• [所给摘录]:
╔══
Data Center Congestion Control

Swift: Delay is Simple and Effective for Congestion Control in the Datacenter

0x00 基本内容

Swift是Google提出的一个为数据中心内通信使用的基于延迟的拥塞控制算法。Swift的设计是基于target delay的，即一个目标的延迟，而不是类似的一些算法的delay的变化情况。这就意味着Swift需要对系统中正常的延迟有一个了解，更加适合于情况较为明了的地方。这个算法实现在Google自己的一个网络栈Snap中，Paper中提到这个算法已经使用了数年的时间。Swift将延迟分为了两个部分，一个是NIC-to-NIC (fabric) delay以及 endpoint delay两个部分。Paper中分析了通信过程中的delay的来源，

Local NIC Tx Delay，write操作到NIC Tx Queue发动packet的延迟。Paper中提到在使用pull模式的情况下，host在NIC准备好发送的时候才移交packet，这种情况下这个延迟是很小的；
Forward Fabric Delay，即packet传输过程中serialization, propagation and queuing delays等等带来的delay，NIC的serialization delay也包括在内；
Remote NIC Rx Delay，packet在remote的NIC queue中到被remote的网络栈拿走处理的delay。在远端的host处理能力到达一个瓶颈的时候，这个delay会显著增大。
Remote Processing Delay，remote的网络栈处理的delay，从remote的网络栈开始处理packet到产生和这个packet相关的ACK的过程的delay；
Remote NIC Tx Delay，和Local NIC Tx Delay是一样的，这里指的是ACK Packet；
Reverse Fabric Delay，和Forward Fabric Delay，这里指的是ACK Packet；
Local NIC Rx Delay，local的网络栈开始处理这个ACK packet到确定ACK的过程；

基本的示意图如上图。测量延迟的时候，利用现代的NIC可以使用的hardware times-tamps的功能，处理的过程中有多个点测量了timestamp，表示上面提到了几个delay。
╚══
• [任务列表]:
1 > 根据这段关于Swift拥塞控制的摘录，Swift算法实现在哪个网络栈中？
2 > 请把Swift拥塞控制摘录中以含有"Local NIC Tx Delay，write操作到NIC"的词语开头、以"示上面提到了几个delay。"结尾的那一部分逐字抄写出来。
3 > 请接着Swift拥塞控制摘录的最后一句往下续写。

• [提取信息]:
╔══
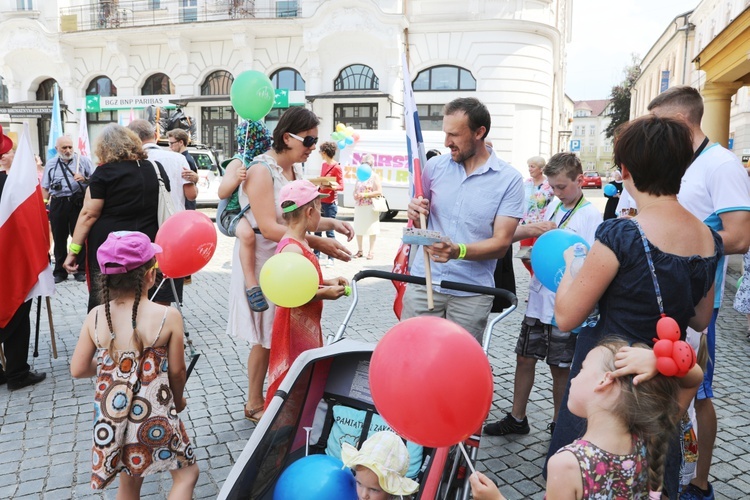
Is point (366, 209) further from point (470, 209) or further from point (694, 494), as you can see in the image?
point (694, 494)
╚══
╔══
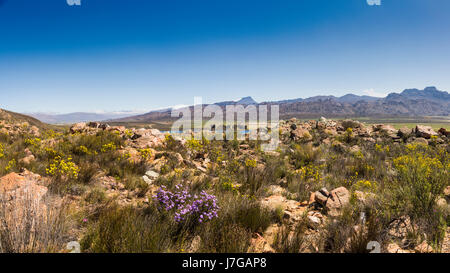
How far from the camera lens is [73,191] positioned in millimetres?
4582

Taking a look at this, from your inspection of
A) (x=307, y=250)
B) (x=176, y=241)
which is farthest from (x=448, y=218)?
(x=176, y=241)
╚══
• [练习答案]:
1 > Swift实现在Google自己的网络栈Snap中。

2 >
Local NIC Tx Delay，write操作到NIC Tx Queue发动packet的延迟。Paper中提到在使用pull模式的情况下，host在NIC准备好发送的时候才移交packet，这种情况下这个延迟是很小的；
Forward Fabric Delay，即packet传输过程中serialization, propagation and queuing delays等等带来的delay，NIC的serialization delay也包括在内；
Remote NIC Rx Delay，packet在remote的NIC queue中到被remote的网络栈拿走处理的delay。在远端的host处理能力到达一个瓶颈的时候，这个delay会显著增大。
Remote Processing Delay，remote的网络栈处理的delay，从remote的网络栈开始处理packet到产生和这个packet相关的ACK的过程的delay；
Remote NIC Tx Delay，和Local NIC Tx Delay是一样的，这里指的是ACK Packet；
Reverse Fabric Delay，和Forward Fabric Delay，这里指的是ACK Packet；
Local NIC Rx Delay，local的网络栈开始处理这个ACK packet到确定ACK的过程；

基本的示意图如上图。测量延迟的时候，利用现代的NIC可以使用的hardware times-tamps的功能，处理的过程中有多个点测量了timestamp，表示上面提到了几个delay。

3 >
0x01 基本算法

Swift还是沿用了Congestion Control算法中的AIMD原则，将endpoint-delay定义为sum of remote-queuing (echoed in the ACK) 和 Local NIC Rx Delay (given by t6 − t5)，fabric-delay定义为RTT减去endpoint-delay。针对这两个delay，使用两个congestion windows，fcwnd处理fabric congestion，处理endpoint congestion。两个部分对应不同的delay target，分别称之为fabric-delay-target 和 endpoint-delay-target，两个窗口分别表示为fcwnd和ecwnd。但是两个部分使用的控制算法是一样的。在delay小于target delay的时候，使用加性增加的方式，在delay大于target delay的时候，使用乘性减少的方式。在使用这些delay的时候，Swift使用 Exponentially Weighted Moving Average (EWMA) 的方式来过滤一些偏差太大的delay数值，来降低这些噪音数据多算法的影响。最终的congestion window使用fcwnd和ecwnd中较小的一个。

这里提到的另外一个问题就是incase的问题，实际部署的时候经常遇到很大量的流的目的是一个host。这种情况下一个一般方法很难去避免网络的overload，这里使用的测量时允许cwnd为一个很小的值，

... In this scenario, when number of flows exceed the path BDP, even a congestion window of one is too high to prevent overload. To handle such cases, we augmented Swift to allow the congestion window to fall below one packet down to a minimum of 0.001 packets.

为此，在算法1的Lines 29–32实现了一个inter-packet delay的功能。这样的效果时是，以cwnd为0.5为例，会导致发发送了一个packet之后，会delay of 2 × RTT在发送下一个。算法中的can decrease也和这里的逻辑相关？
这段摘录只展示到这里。